Friday, August 13, 2010

August Mars Hoax

I am an amateur astronomer, and so each year I am approached by a dozen or so people and asked if Mars is really going to appear as big as the full moon in August. The answer is no, it will not be. Why do people think so each year?

There are two ways to describe the size of an object. One is to give its actual size, in miles, for instance. Mars' actual size is about 4200 miles in diameter. However, unless you are standing on Mars that doesn't really help you understand how big it looks. So astronomers measure size by stating how many degrees in angle you'd have to turn from one side to the other. This is the angular size of the object.

In 2003, Mars made its closest approach to Earth in many thousands of years. At that time Mars had an angular size of about 24 arc-seconds. How big is that? We're familiar with measuring angles in degrees. Ninety degrees is a right angle. However, even one degree is too big to be useful for describing the size of many astronomical objects. A degree is broken up into 60 arc-minutes. Each arc-minute is further divided into 60 arc-seconds. So 1 arc-second is 1/3600 of one degree.

So where did this "as big as the full moon" come from? In 2003, when Mars was 24 arc-seconds in angular size, if it were viewed through a telescope at 75x, it would appear to the observer through the telescope to be the same size as the moon would look without a telescope (the full moon as seen from Earth is about 30 arc-minutes or 1/2 degree in angular size). Someone misunderstood and it snowballed from there.

Where did August 27th come from? That was the day of the closest approach in 2003. However, Mars was close to that angular size for weeks before and after. The "one day only" was another misunderstanding.

The interesting thing is that Mars has a close approach (called an opposition) every 2 years and 2 months, so not only is the hoax extravagant in its claims of size and duration, but it has been around every year, even in years when Mars wasn't visible at all in August.

Such was the case several years ago when my mother called me about the Mars story to ask if I were going to view it. I was curious, since my mother doesn't "do" email. She had read it in her local paper! I won't name the paper, but there was the story, printed straight from the email. Apparently, they staff of that newspaper (and not a hokey one, but a "real" New York newspaper) didn't think to check the source or ask an astronomer before printing the sensational story.
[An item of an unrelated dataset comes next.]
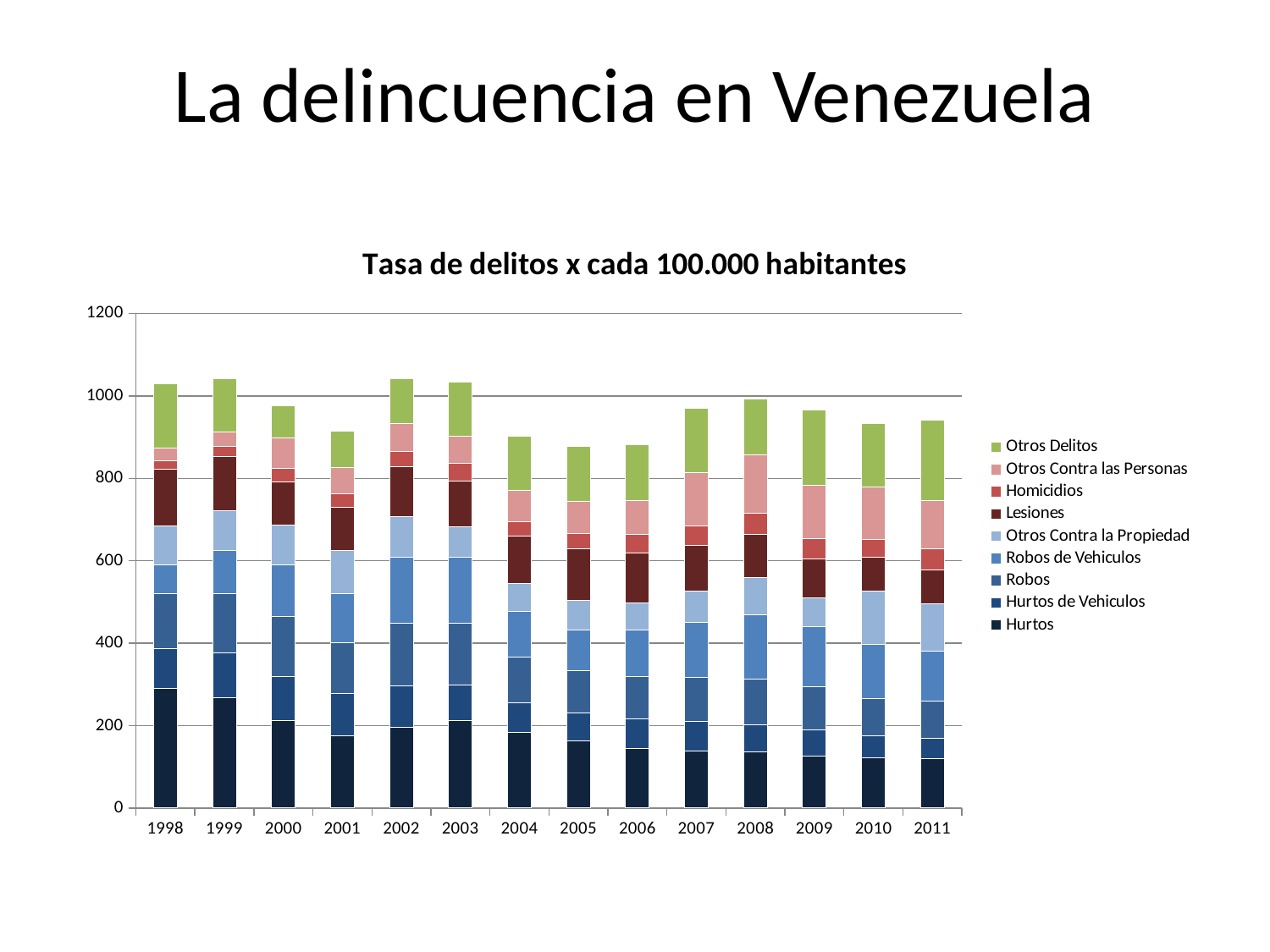
Is the Hurtos value for 2011 greater or less than 200? less Which year has the larger Hurtos value, 1998 or 2005? 1998 Does the Hurtos segment generally rise or fall from 1998 to 2011? fall How many years are shown along the x axis of the chart? 14 Is the Hurtos value for 1998 greater or less than 200? greater Is the total height of the stacked bar for 1998 greater or less than 1000? greater Which year has the taller stacked bar overall, 1998 or 2011? 1998 What kind of chart is shown on the slide? Stacked bar chart Which series is listed first (at the top) in the chart's legend? Otros Delitos What is the title of the chart? Tasa de delitos x cada 100.000 habitantes How many series does the chart's legend list? 9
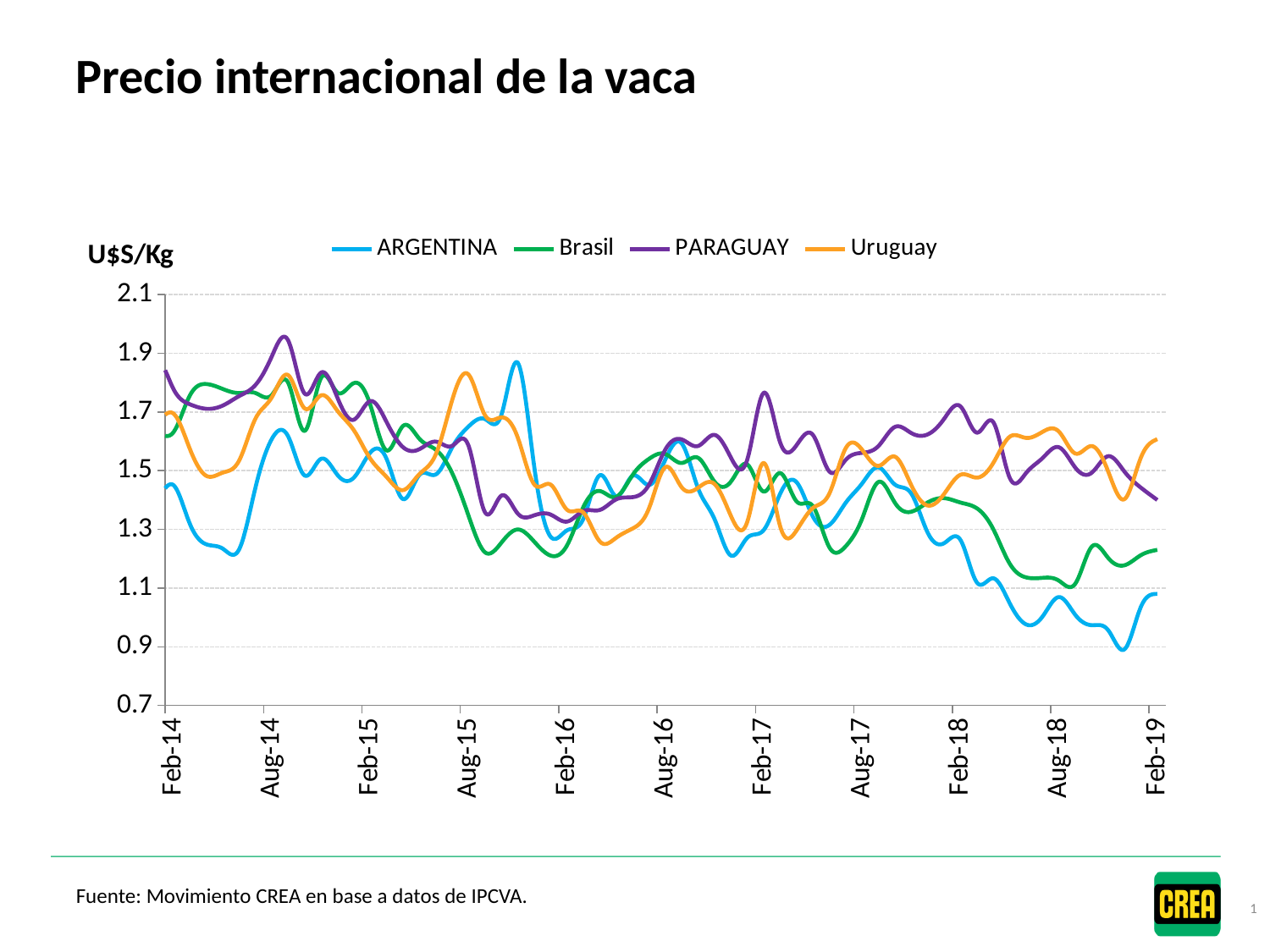
How many series does the legend list? 4 Is the lowest value reached by ARGENTINA (late 2018) greater or less than 1.1? less Which series has the highest value at Feb-19? Uruguay What is the title of the chart? Precio internacional de la vaca Is the value for ARGENTINA at Feb-19 greater or less than 1.3? less What unit is shown for the vertical axis? U$S/Kg Does the ARGENTINA series rise or fall overall between Feb-17 and Feb-19? fall What kind of chart is shown on the slide? line chart Is the value for Uruguay at Feb-19 greater or less than 1.5? greater Which series has the lowest value at Feb-19? ARGENTINA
Did I view Mars during that approach in 2003? You betcha. Right from my backyard. But I have to say it was not as spectacular as you might imagine. Next time you are out during a full moon look up. How much can you actually see on the moon? Now imagine a dull orange ball that size, with very faint fuzzy markings, and you'll get an idea of the reality of looking at Mars through a telescope in August 2003. In fact, I've taken an image of Mars and degraded it to look like I remember Mars looking through my telescope in 2003. A far cry from the highly processed images we typically see on the web!